La Commanderie Saint-Antoine

Ouverture et visites guidées pour les Journées du Patrimoine

plan du XIXe siècle
plan du XIXe siècle

La Commanderie Saint Antoine de Pondaurat est un très bel exemple de l'architecture hospitalière des Antonins.

Bien qu'un certain nombre de transformations aient eu lieu au cours des siècles, elle nous est parvenue jusqu'à ce jour avec l'ensemble de ses bâtiments, tous inscrits à l'Inventaire Supplémentaire des Monuments Historiques (ISMH)

 

Le couvent - L'église - Le moulin - Le pont - La maison aux contreforts

 

On ne connaît pas la date d’implantation des Antonins à Pondaurat, mais deux textes peuvent nous mettre sur la piste. Par une lettre de sauvegarde en date à Bath du 3 janvier 1285, envoyé à frère Bernard Del Sole, précepteur de l’hôpital Saint Antoine de Pondaurat, Edouard 1er précise que cet hôpital est placé dans sa mouvance par ses aumônes et celles de ses prédécesseurs. Il n’aurait pas employé le pluriel si cette fondation était le fait seul d’Henri III, son père. On pourrait donc en conclure qu’elle remonte à Jean sans Terre, qui a régné de 1199 à 1216 ou à Richard Cœur de Lion qui a régné de 1189 à 1199. Le second texte qui date de 1476, tiré de l’histoire du Prieuré de Saint Pierre de La Réole par dom Maupel, nous informe que le prieur demande au chapitre de Bazas, à l’abbé et couvent de Fontguilhem, à l’abbé et couvent du Rivet, à l’abbé et couvent de Saint-Ferme et au commandeur et frère de Pondaurat, d’attester auprès du roi Louis XI, qui tenait son droit de justice sur la ville de La Réole, de sa fidélité depuis l’époque de Richard Cœur de Lion. Il est probable que le prieur de La Réole n’aurait pas pris le risque de solliciter le témoignage des Antonins de Pondaurat sans avoir l’assurance que cette communauté, comme les autres, existait du temps de Richard.

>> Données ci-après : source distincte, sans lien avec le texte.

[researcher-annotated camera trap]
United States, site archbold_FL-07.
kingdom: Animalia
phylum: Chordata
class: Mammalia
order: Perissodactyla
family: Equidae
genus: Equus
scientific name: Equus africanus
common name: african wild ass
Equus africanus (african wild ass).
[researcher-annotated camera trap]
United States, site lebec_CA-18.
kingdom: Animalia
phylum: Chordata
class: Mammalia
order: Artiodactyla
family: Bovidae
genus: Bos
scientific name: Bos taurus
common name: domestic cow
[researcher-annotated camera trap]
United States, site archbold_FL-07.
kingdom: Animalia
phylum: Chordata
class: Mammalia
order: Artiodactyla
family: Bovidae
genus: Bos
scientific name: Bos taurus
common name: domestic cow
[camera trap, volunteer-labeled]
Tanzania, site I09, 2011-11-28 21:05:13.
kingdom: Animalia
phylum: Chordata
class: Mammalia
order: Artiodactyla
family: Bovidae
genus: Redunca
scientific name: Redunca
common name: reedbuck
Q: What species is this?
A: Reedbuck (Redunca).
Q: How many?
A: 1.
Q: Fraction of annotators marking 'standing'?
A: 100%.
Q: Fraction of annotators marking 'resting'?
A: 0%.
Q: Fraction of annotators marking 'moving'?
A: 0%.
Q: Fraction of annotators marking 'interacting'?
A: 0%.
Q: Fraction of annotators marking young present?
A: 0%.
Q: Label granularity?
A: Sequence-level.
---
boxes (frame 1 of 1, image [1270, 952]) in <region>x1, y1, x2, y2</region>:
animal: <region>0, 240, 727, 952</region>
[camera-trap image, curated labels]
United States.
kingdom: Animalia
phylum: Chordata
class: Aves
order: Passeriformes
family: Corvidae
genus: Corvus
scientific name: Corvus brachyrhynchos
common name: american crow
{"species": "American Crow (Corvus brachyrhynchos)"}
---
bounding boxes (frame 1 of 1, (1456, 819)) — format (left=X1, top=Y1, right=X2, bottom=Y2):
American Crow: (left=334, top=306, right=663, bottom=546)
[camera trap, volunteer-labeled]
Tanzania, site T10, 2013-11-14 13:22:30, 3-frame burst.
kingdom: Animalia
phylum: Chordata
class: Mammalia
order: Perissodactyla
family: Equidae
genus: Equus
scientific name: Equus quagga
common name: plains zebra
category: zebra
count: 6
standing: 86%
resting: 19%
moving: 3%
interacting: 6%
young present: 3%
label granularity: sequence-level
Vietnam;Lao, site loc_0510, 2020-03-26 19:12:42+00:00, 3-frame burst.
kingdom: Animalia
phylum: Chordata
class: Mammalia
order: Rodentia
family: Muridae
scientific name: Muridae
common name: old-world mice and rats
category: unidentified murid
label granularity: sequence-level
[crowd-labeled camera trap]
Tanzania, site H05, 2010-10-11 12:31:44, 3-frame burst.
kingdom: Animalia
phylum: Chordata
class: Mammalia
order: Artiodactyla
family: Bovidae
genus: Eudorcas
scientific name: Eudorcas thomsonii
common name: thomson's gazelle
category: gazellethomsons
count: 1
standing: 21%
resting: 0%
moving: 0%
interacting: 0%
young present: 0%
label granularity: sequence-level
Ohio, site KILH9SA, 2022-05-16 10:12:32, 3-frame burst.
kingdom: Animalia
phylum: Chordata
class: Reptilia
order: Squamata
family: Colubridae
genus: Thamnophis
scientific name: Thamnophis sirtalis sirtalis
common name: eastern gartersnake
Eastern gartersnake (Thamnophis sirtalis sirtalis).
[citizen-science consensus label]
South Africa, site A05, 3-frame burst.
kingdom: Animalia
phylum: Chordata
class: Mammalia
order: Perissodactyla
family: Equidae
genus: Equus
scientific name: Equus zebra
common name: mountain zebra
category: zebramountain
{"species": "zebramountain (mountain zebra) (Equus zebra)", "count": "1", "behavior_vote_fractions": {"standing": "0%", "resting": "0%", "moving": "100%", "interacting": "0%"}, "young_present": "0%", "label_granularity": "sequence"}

Agrippa d’Aubigné a été le seul, dans son histoire universelle, à signaler l’incendie et la mise à sac de la commanderie occupée par une garnison de troupe catholique « qui incommodait gravement La Réole » alors aux mains des protestants. Jean de Fabas, capitaine protestant vicomte de Castets, vraisemblablement au début des années 1577, aurait mené son attaque au moyen de charrettes remplies de paille enflammée, poussées sur le pont pour incendier la porte qui le fermait et communiquer l’incendie aux bâtiments. On trouve trace de cet incendie sur les pierres d’angle de la commanderie au niveau du parapet du pont et sur plusieurs pierres réutilisées par la suite lors de la remise en état des bâtiments. Ce fut un massacre puisque de cette « bicocque » (petite place forte), « on ne put sauver qu’une femme demis-bruslée ».

Malgré d’important travaux de remise en état des bâtiments aux cours des XVII° et XVIII° siècles, l’activité de la commanderie commença à péricliter du fait d’une part d’un net recul de la maladie à l’origine de sa fondation, le mal des ardents ou feu Saint Antoine, et d’autre part de la très nette régression des pèlerinages vers Saint Jacques de Compostelle. C’est la raison pour laquelle Pie VI supprima l’ordre des Antonins par une bulle du 17 décembre 1776. Le 30 mai de l’année suivante l’ordre de Malte fut mis en possession de tous les biens de celui de Saint Antoine. On retrouva la trace de cette incorporation sur l’une des clés de voute de la nef de la chapelle où figure la croix de Malte. D’autre part la date de 1784 gravée sur l’arche du pont barrage commandant l’entrée d’eau des deux paires de meules, sur les trois paires que comporte le moulin, révèle que les chevaliers de Malte ont effectués des travaux de modernisation de cette usine qu’ils exploitaient directement.
A la suite de la révolution, tout le domaine de la commanderie fut vendu comme bien national le 17 août 1793 à « Pierre Conqueret aîné de La Réole adjudicataire définitif pour la somme de soixante dix sept mille cinq cent livres ». Au XIX° siècle la commune de Pondaurat put racheter la chapelle et une partie de la commanderie.